Je ne voudrais pas à mon tour privatiser ton héritage mais comment copiner avec Bouteflika par exemple et dans le même temps se revendiquer de toi ? Comment continuer à célébrer le génie de Sartre et te vouer une admiration sans limite ? Comment être inféodé à une philosophie de l'histoire et épouser ta conception de la liberté ? Comment en somme concilier ton refus de la servitude avec avec l'allégeance tacite à un antitotalitarisme contre un autre moins fréquentable ?

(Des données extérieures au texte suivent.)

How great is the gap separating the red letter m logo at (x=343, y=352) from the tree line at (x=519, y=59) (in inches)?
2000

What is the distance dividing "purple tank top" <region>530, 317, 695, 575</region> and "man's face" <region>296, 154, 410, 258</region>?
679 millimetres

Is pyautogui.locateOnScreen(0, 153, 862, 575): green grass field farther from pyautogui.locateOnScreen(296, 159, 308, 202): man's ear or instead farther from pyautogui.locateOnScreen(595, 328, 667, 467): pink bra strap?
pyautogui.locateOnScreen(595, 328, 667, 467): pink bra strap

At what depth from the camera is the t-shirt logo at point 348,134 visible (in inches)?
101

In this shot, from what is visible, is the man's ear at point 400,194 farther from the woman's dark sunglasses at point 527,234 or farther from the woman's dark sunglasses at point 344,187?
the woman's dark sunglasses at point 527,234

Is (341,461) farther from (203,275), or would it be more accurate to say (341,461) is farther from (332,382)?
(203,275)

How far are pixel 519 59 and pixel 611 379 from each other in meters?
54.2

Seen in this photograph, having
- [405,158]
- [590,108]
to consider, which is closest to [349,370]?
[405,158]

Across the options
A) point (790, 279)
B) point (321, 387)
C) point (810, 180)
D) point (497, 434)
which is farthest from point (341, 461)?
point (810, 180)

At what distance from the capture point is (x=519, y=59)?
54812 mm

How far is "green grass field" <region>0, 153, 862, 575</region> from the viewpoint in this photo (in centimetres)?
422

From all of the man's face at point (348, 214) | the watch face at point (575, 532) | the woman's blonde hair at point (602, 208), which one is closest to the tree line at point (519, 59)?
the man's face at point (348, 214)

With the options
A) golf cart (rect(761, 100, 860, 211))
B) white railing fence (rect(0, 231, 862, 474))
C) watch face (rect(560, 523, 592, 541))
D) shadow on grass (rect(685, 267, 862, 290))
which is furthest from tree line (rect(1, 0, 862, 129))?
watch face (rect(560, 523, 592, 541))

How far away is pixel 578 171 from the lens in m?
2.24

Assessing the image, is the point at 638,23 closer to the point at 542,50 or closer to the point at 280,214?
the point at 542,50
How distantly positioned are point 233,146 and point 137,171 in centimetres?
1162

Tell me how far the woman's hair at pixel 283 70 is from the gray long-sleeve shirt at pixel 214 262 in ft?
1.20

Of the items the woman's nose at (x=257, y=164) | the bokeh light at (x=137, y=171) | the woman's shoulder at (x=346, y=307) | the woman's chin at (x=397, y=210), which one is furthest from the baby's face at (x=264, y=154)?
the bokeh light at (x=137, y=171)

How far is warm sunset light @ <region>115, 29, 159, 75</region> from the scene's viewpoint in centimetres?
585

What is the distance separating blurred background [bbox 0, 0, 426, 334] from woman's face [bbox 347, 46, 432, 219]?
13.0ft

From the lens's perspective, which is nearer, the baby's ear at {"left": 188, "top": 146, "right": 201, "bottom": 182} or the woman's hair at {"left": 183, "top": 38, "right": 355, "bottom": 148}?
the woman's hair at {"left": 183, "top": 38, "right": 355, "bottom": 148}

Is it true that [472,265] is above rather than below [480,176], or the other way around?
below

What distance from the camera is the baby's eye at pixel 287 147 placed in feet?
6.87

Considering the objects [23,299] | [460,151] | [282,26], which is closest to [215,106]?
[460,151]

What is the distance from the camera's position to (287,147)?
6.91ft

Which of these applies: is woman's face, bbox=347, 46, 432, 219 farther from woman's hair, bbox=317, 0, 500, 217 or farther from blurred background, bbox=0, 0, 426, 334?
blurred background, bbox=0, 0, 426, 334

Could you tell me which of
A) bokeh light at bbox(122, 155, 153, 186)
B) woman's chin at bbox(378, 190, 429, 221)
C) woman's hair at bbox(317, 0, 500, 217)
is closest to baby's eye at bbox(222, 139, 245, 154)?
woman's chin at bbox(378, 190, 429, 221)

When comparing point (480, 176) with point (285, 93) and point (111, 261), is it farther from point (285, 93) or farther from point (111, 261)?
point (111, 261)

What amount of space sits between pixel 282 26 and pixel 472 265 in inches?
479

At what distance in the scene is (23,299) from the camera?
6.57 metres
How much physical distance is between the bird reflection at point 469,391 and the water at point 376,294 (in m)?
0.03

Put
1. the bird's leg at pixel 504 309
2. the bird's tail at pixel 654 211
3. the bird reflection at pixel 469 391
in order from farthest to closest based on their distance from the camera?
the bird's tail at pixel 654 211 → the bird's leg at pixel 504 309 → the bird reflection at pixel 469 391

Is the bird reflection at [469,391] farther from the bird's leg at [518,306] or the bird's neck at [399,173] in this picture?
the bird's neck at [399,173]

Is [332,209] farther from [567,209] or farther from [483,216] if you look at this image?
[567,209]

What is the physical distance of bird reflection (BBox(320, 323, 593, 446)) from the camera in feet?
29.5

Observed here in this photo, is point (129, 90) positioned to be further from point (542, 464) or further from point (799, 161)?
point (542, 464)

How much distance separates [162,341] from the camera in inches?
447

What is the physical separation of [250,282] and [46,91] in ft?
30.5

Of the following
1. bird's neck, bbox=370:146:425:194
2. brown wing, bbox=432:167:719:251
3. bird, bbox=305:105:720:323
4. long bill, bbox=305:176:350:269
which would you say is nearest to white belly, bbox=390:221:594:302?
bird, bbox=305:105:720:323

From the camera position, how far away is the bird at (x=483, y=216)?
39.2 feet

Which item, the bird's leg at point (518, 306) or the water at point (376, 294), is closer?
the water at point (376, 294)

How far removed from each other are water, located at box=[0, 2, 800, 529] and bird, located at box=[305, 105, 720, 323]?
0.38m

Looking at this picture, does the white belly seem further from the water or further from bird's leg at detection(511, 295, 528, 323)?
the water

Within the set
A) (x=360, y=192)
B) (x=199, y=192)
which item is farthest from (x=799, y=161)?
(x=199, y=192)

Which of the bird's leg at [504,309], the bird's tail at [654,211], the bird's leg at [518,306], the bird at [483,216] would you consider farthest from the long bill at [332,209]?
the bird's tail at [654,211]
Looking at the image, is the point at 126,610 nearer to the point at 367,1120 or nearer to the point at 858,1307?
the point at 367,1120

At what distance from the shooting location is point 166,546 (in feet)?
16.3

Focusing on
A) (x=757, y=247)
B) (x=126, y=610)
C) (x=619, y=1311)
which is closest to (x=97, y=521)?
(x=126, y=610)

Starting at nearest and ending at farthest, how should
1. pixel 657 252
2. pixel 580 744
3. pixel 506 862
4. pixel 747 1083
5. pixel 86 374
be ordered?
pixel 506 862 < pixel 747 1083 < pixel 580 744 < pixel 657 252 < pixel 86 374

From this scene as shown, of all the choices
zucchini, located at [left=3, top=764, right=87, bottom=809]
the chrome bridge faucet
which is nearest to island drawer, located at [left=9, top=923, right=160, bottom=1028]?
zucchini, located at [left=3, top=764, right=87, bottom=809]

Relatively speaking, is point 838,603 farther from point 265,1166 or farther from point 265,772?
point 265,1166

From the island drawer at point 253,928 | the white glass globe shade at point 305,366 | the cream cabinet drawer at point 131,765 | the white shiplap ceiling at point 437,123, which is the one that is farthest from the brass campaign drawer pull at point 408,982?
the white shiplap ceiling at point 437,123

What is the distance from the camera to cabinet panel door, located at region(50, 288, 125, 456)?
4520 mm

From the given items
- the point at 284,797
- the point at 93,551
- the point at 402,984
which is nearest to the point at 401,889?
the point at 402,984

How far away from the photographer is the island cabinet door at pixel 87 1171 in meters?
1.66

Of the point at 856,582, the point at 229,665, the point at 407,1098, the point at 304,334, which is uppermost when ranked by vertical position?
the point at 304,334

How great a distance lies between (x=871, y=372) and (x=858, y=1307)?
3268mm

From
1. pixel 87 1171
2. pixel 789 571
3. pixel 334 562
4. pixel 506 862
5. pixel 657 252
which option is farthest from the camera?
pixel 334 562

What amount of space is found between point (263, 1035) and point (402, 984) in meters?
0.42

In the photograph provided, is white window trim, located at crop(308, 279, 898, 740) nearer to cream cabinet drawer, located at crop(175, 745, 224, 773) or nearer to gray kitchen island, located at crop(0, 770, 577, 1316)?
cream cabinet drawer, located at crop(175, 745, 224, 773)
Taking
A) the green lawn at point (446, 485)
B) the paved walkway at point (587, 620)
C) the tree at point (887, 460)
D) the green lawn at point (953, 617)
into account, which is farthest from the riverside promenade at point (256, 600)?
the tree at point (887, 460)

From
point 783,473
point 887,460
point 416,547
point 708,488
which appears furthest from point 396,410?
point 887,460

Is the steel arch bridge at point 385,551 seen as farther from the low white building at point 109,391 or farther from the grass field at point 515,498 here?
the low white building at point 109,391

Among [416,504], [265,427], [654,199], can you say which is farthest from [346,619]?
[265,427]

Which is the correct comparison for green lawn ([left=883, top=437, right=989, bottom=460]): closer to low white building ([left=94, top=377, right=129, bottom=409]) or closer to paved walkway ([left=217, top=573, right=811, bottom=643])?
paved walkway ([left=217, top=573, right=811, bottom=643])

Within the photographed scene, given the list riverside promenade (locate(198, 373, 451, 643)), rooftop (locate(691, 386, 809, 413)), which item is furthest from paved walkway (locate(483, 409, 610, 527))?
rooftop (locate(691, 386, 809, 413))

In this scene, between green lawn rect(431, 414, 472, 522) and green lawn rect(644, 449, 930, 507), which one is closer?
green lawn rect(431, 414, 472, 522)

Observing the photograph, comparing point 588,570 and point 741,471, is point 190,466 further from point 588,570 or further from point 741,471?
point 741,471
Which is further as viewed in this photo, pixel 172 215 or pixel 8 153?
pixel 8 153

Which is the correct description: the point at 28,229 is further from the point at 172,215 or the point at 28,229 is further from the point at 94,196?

Tu as été l'animateur intransigeant de la gauche anti totalitaire. Tu as refusé tous les totalitarismes qu'ils soient communistes ou fascistes. Tu les as combattus et en les combattant tu as ouvert la voie, l'espace, pour que la gauche s'approprie ton combat. Pour qu'elle se débarrasse de cet héritage encombrant qui consistait à épouser d'autres combats totalitaires pour, au nom de l'histoire, au nom de la sacro-sainte histoire, ne pas "désespérer Billancourt". Certes, on t'a fait le reproche d'avoir poussé le bouchon un peu loin et d'avoir notamment sur la question algérienne accepté des compromis jugés douteux. On avait oublié en chemin que tu avais été le premier ou l'un des premiers à dénoncer le colonialisme. Et au prétexte que tu refusais de choisir entre la justice et ta mère, on en avait zappé que tu avais plaidé pour une solution fraternelle et pour la paix civile. Foutaises diront certains. Mais que dire alors de ceux qui au nom des lendemains qui chantent ont soutenu les "poseurs de bombes"? Au final, leurs raisons étaient-elles aussi impératives que les tiennes ? En réalité, tu ne voulais pas donner carte blanche aux opprimés dont tu pressentais à l'époque qu'ils incarnaient une version tiers-mondiste de la fin et des moyens. Vieille histoire qui a conduit à de graves dérives. Au final que reste t-il de cette histoire ?
Que tu avais raison contre tous et tous ceux qui nous serinaient à l'époque qu'il valait mieux avoir tort avec Sartre que raison avec toi. Alors merci Albert pour cette lucidité qui 100 ans après fait aussi ta grandeur. Par les temps qui courent, elle nous aide à vivre avec notre temps.